Il dialogo è il luogo dell'incontro.
Attraverso il dialogo scopriamo gli altri, la complessità del mondo, la diversità delle opinioni: il timbro dei vari colori, l'arcobaleno dei suoni, l'accordo e il disaccordo, la polifonia, la musica. Ma anche la dissonanza. Quella dissonanza radicale che è l'assurdo.
Il silenzio è il luogo in cui convergono tutte le diverse opinioni e si placano nel consenso. Si placano,
ma non si cancellano. Restano sospese nell'aria come le vibrazioni di una musica mentale che si riflette nello specchio dell'anima e si fa contemplazione della diversità nell'essere umano.

ESTRATTO DATI
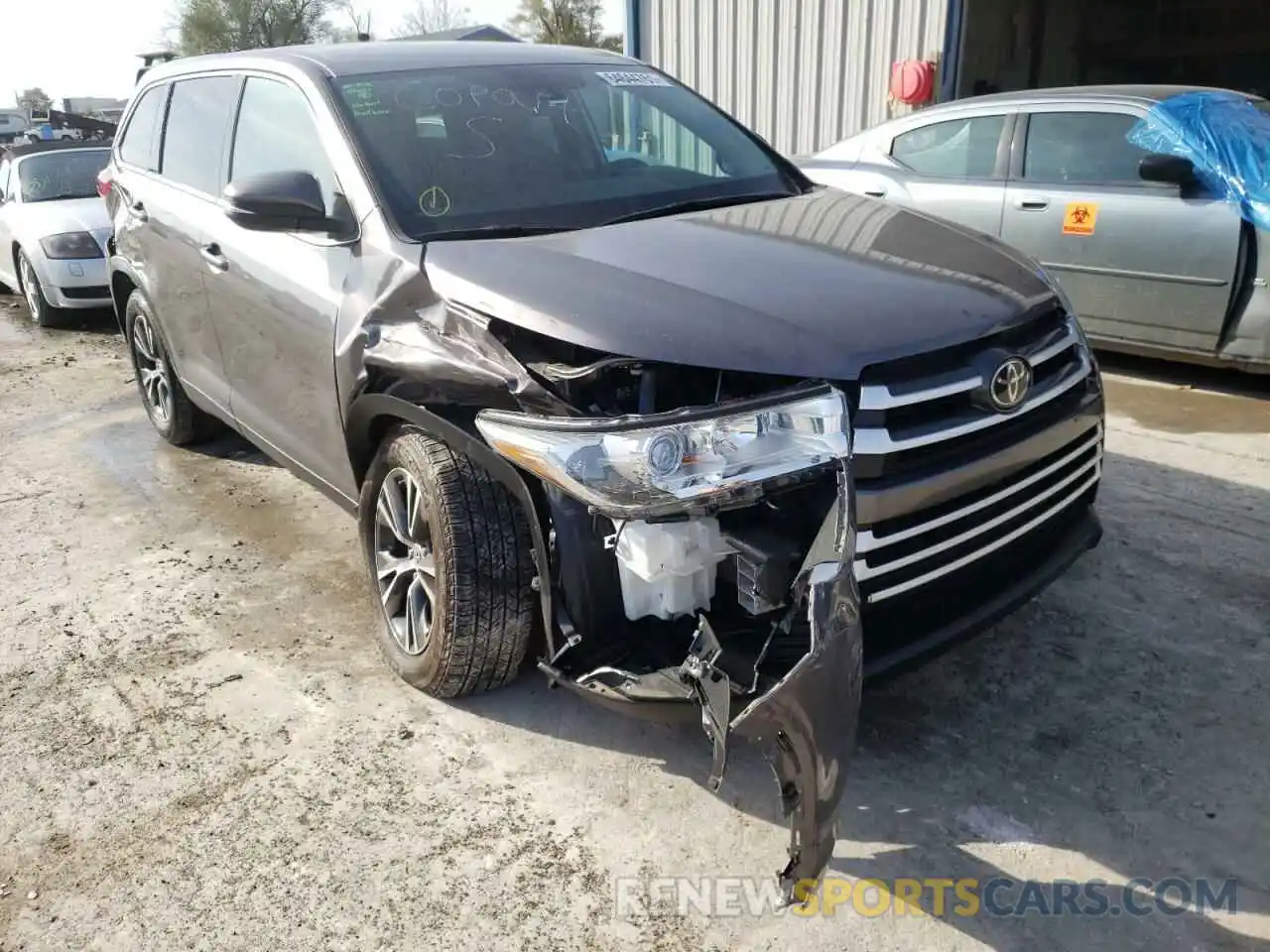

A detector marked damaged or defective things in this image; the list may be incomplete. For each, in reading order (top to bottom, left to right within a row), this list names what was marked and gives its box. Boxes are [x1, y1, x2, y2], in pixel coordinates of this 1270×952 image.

damaged hood [421, 187, 1056, 377]
damaged toyota highlander [104, 41, 1103, 896]
broken headlight assembly [472, 385, 849, 520]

OBIETTIVO
Nel brano sul dialogo e il silenzio, elenca in ordine le voci separate da virgole che seguono le parole «la diversità delle opinioni:». Basati esclusivamente sul brano, senza ricorrere alle righe.

RISPOSTA
1. il timbro dei vari colori
2. l'arcobaleno dei suoni
3. l'accordo e il disaccordo
4. la polifonia
5. la musica